任务说明: 把这篇报错帖子从“Closed this issue”起到“66 parameters found.”止（含这两处）的内容重新写出，并将其中的“gbk”换成“utf-8”。

所给文本:
RUCAIBox/TextBox

[🐛BUG] UnicodeDecodeError

Closed this issue · 3 comments

描述这个 bug
UnicodeDecodeError: 'gbk' codec can't decode byte 0xa6 in position 1105: illegal multibyte sequence

如何复现
C:\Users\dell>python ./TextBox/run_textbox.py --model=BART --dataset=samsum --model_path=facebook/bart-base

日志
06 Oct 20:08 INFO 66 parameters found.

练习数据:
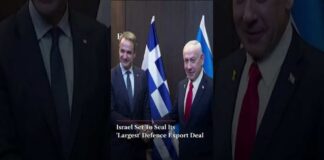 Israel, Greece To Seal $3.6 Billion Defence Deal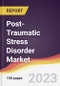 Post-Traumatic Stress Disorder (PTSD) Market Report: Trends, Forecast and Competitive Analysis to 2030 - Product Image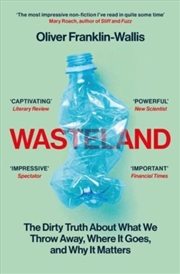 Buy Wasteland : The Dirty Truth About What We Throw Away, Where It Goes, And Why It Matters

练习答案:
Closed this issue · 3 comments

描述这个 bug
UnicodeDecodeError: 'utf-8' codec can't decode byte 0xa6 in position 1105: illegal multibyte sequence

如何复现
C:\Users\dell>python ./TextBox/run_textbox.py --model=BART --dataset=samsum --model_path=facebook/bart-base

日志
06 Oct 20:08 INFO 66 parameters found.